■ Goal of the exercise: What is needed here is an exact printout of the data, with no pictures included.

■ Data shown:
════════

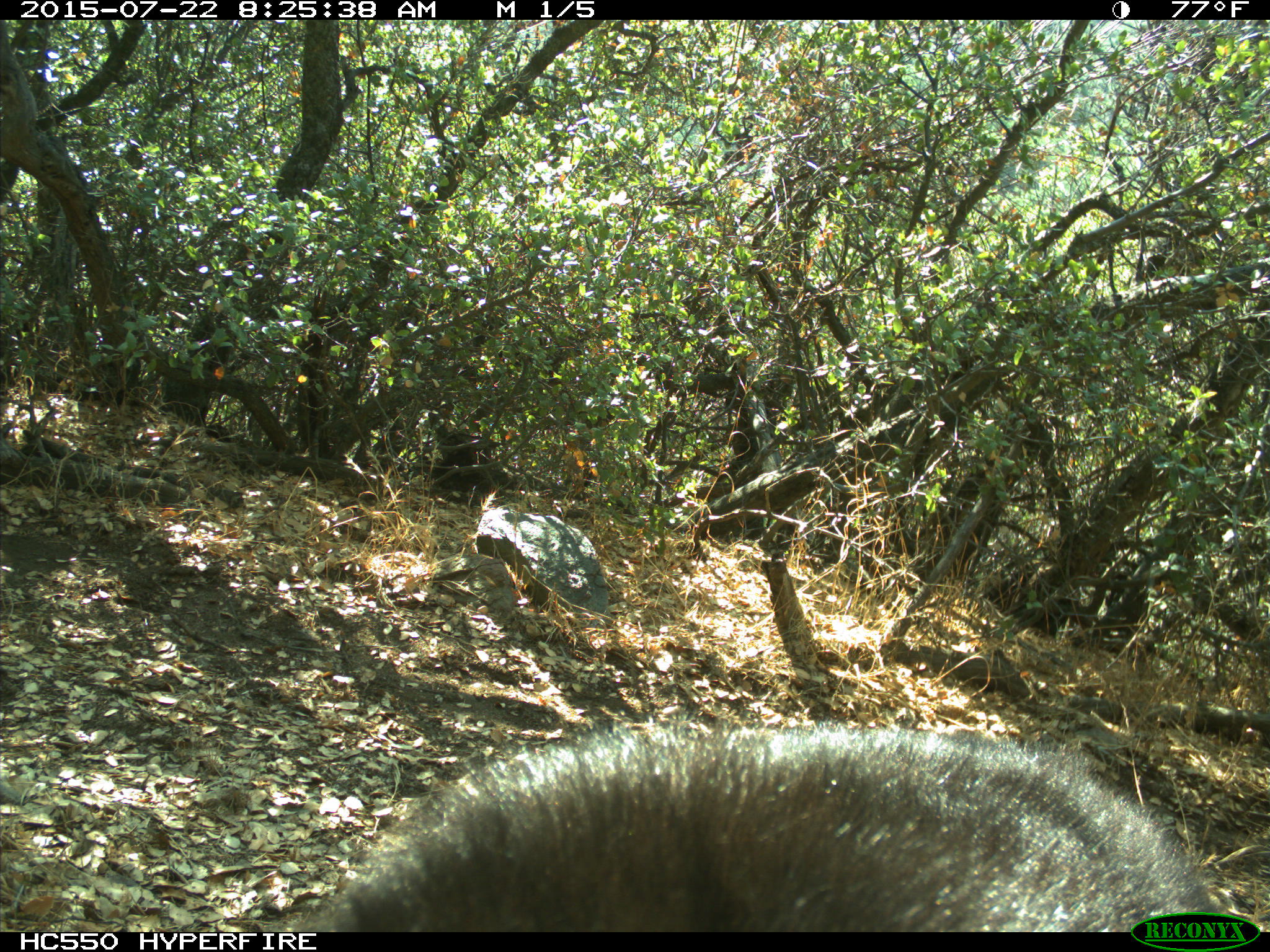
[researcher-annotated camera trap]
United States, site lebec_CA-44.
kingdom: Animalia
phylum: Chordata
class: Mammalia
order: Carnivora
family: Ursidae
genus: Ursus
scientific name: Ursus americanus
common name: american black bear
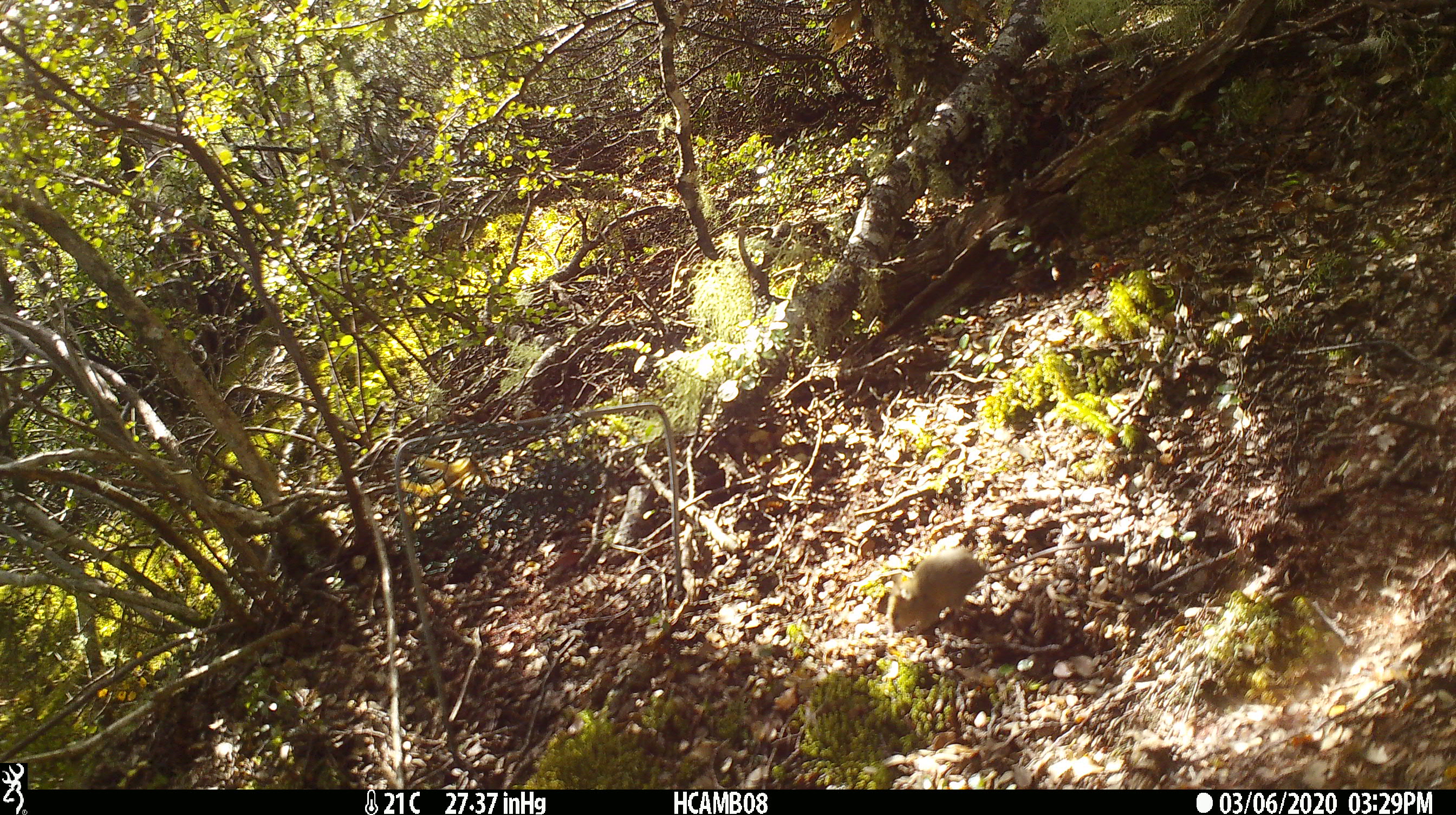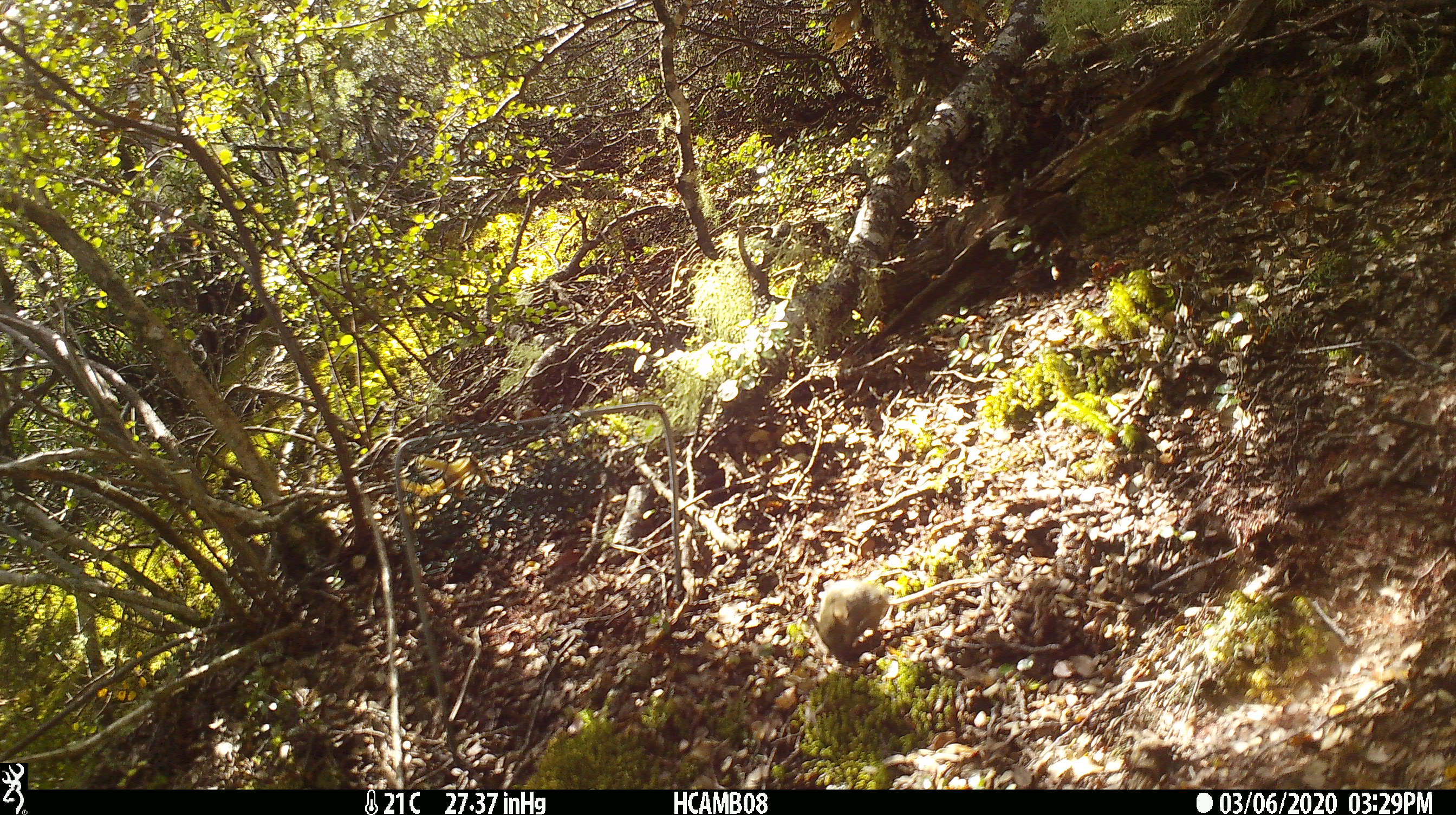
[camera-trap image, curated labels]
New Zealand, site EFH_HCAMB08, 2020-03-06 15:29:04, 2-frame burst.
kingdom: Animalia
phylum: Chordata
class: Mammalia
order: Rodentia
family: Muridae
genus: Mus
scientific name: Mus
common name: mouse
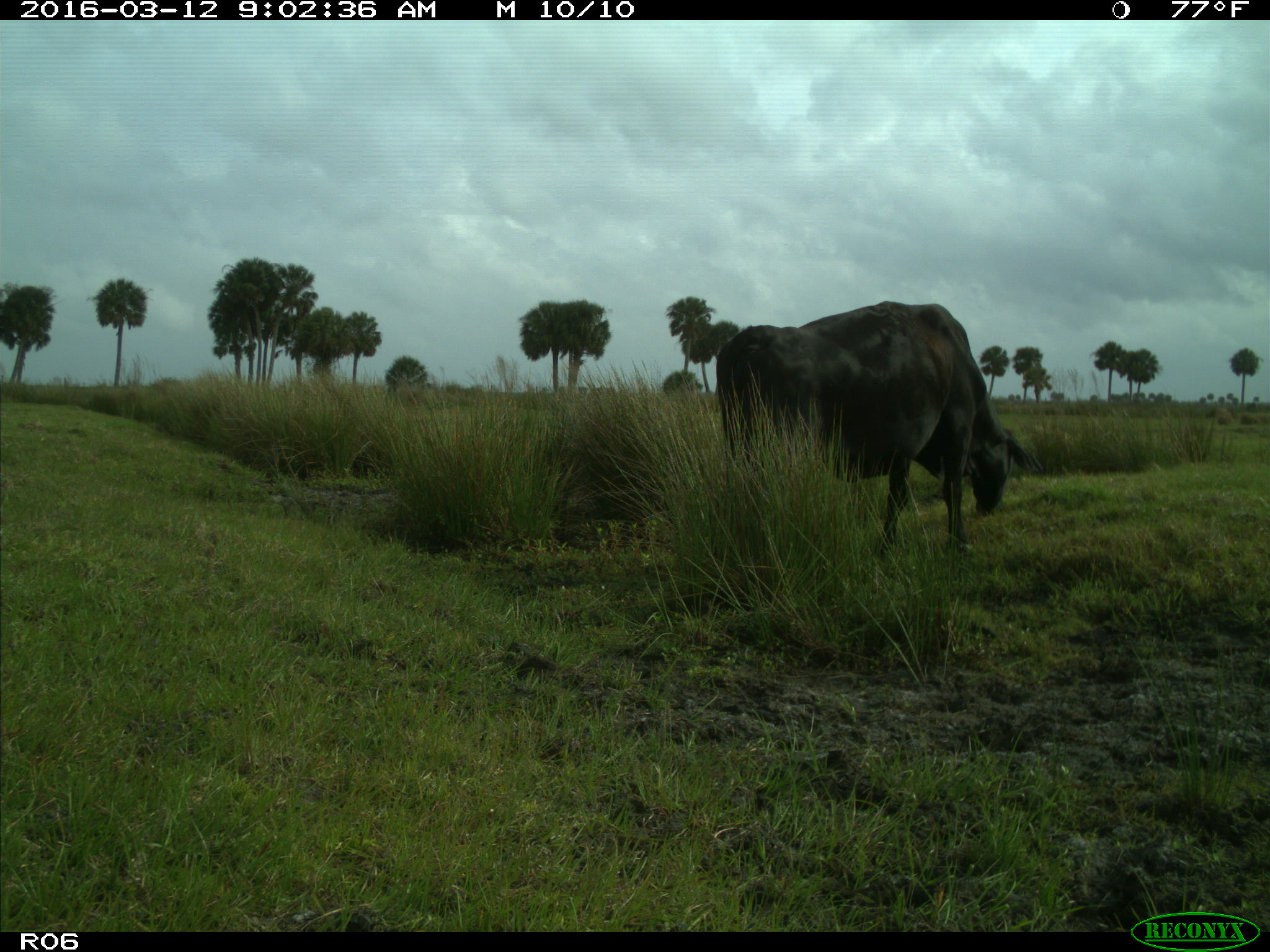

════════

■ Task response:
[researcher-annotated camera trap]
United States, site lebec_CA-44.
kingdom: Animalia
phylum: Chordata
class: Mammalia
order: Carnivora
family: Ursidae
genus: Ursus
scientific name: Ursus americanus
common name: american black bear
[camera-trap image, curated labels]
New Zealand, site EFH_HCAMB08, 2020-03-06 15:29:04, 2-frame burst.
kingdom: Animalia
phylum: Chordata
class: Mammalia
order: Rodentia
family: Muridae
genus: Mus
scientific name: Mus
common name: mouse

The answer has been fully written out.